Exercise goal: Reproduce the passage on the Coastal Zone Management Act verbatim, from "In the middle" up to and including "of the environment.".

Text block:
Fifty years ago today, the Coastal Zone Management Act (CZMA) was enacted ushering in a new era for the management of our nation’s coasts.
In the middle of the twentieth century, our nation faced an environmental reckoning with unchecked proliferation of toxic chemicals and pesticides, pollution of the nation’s waters, loss of land to erosion, loss of marine and terrestrial species, and loss of natural open spaces to development combined with major events such as the fire on Cuyahoga River and the Santa Barbara oil spill. In response, Congress enacted a wave of legislation and the establishment of new federal agencies to address the state of the environment.
The CZMA is distinct from the rest of this wave of legislation in that it does not focus on the environment alone. The purpose of the CZMA is to promote a balance between beneficial use of the coasts—including for recreation, tourism, public access, coastal dependent industries, and development—and the protection, conservation, restoration, and enhancement of coastal environments.
Recognizing the wide diversity of our nation’s coasts and that states are best poised to address the unique needs of their coasts, Congress established the CZMA as a state-federal partnership, empowering states to voluntarily develop their own Coastal Zone Management Programs (CZMPs) to manage their coasts. Through this partnership states have the leading role in addressing a wide range of coastal issues from coastal development and energy siting, public access, habitat protection, water quality, coastal planning, and coastal hazards. While the National Coastal Zone Management Program under the National Oceanic and Atmospheric Administration approves the CZMPs and provides funding and technical assistance. The CZMA also established the National Estuarine Research Reserve System (NERRS) for the purpose of protecting and studying estuarine systems.

Records shown:

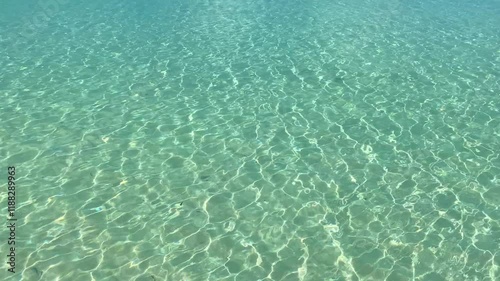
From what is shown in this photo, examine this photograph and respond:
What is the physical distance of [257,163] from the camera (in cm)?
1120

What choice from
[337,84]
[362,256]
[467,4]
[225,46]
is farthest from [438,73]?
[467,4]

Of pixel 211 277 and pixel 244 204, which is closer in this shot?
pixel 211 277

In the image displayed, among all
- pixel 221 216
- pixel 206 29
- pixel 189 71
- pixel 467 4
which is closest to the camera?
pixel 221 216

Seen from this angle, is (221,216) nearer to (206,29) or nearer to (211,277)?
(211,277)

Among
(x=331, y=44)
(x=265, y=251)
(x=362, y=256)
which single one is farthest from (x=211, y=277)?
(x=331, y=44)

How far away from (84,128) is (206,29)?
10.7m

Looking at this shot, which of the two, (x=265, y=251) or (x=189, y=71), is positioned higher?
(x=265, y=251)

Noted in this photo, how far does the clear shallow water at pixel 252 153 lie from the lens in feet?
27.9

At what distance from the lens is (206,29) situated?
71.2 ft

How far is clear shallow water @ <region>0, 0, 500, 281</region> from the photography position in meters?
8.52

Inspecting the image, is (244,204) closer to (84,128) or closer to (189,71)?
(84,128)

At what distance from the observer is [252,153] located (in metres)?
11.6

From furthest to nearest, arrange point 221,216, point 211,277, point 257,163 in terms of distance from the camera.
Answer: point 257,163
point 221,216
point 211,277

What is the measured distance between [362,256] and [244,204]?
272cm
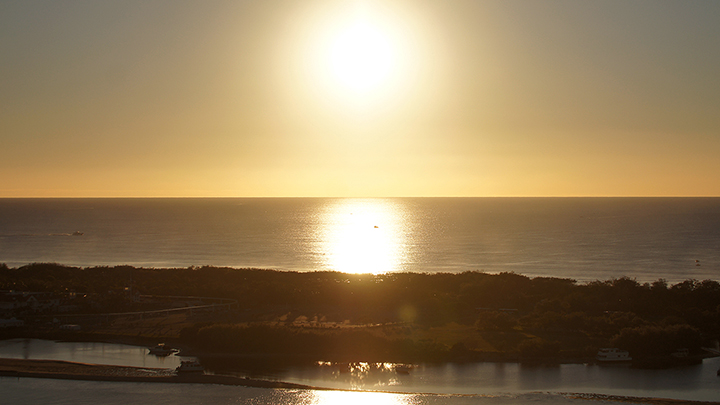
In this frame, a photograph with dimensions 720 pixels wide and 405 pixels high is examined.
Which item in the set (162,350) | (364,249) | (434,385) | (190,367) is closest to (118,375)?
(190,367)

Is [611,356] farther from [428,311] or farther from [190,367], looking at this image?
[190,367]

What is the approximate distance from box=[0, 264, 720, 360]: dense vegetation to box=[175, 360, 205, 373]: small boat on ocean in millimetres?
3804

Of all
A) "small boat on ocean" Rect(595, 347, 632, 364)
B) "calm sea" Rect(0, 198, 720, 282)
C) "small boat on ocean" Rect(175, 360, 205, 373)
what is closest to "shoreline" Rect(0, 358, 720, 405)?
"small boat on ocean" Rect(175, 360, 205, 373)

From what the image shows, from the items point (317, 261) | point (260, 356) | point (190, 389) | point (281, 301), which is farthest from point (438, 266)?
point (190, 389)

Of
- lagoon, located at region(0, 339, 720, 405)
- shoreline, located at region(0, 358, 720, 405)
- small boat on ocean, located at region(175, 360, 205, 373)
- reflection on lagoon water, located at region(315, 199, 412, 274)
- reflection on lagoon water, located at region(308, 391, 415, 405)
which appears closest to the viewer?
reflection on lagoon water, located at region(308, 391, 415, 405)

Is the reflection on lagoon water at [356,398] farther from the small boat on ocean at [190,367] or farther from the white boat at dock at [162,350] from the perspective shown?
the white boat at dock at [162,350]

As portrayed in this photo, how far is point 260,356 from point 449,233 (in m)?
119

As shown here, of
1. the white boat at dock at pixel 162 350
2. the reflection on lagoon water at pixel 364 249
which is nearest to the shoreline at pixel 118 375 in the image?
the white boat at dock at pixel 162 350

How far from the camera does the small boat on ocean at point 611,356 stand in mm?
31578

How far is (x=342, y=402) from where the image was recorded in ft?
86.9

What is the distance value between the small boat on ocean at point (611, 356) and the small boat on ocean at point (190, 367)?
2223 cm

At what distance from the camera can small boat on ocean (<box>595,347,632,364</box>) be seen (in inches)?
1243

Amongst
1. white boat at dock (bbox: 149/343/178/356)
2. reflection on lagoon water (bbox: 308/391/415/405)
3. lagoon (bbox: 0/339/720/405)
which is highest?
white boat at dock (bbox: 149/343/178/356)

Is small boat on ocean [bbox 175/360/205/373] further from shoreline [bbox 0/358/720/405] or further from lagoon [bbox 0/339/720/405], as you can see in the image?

Solution to this problem:
In the middle of the twentieth century, our nation faced an environmental reckoning with unchecked proliferation of toxic chemicals and pesticides, pollution of the nation’s waters, loss of land to erosion, loss of marine and terrestrial species, and loss of natural open spaces to development combined with major events such as the fire on Cuyahoga River and the Santa Barbara oil spill. In response, Congress enacted a wave of legislation and the establishment of new federal agencies to address the state of the environment.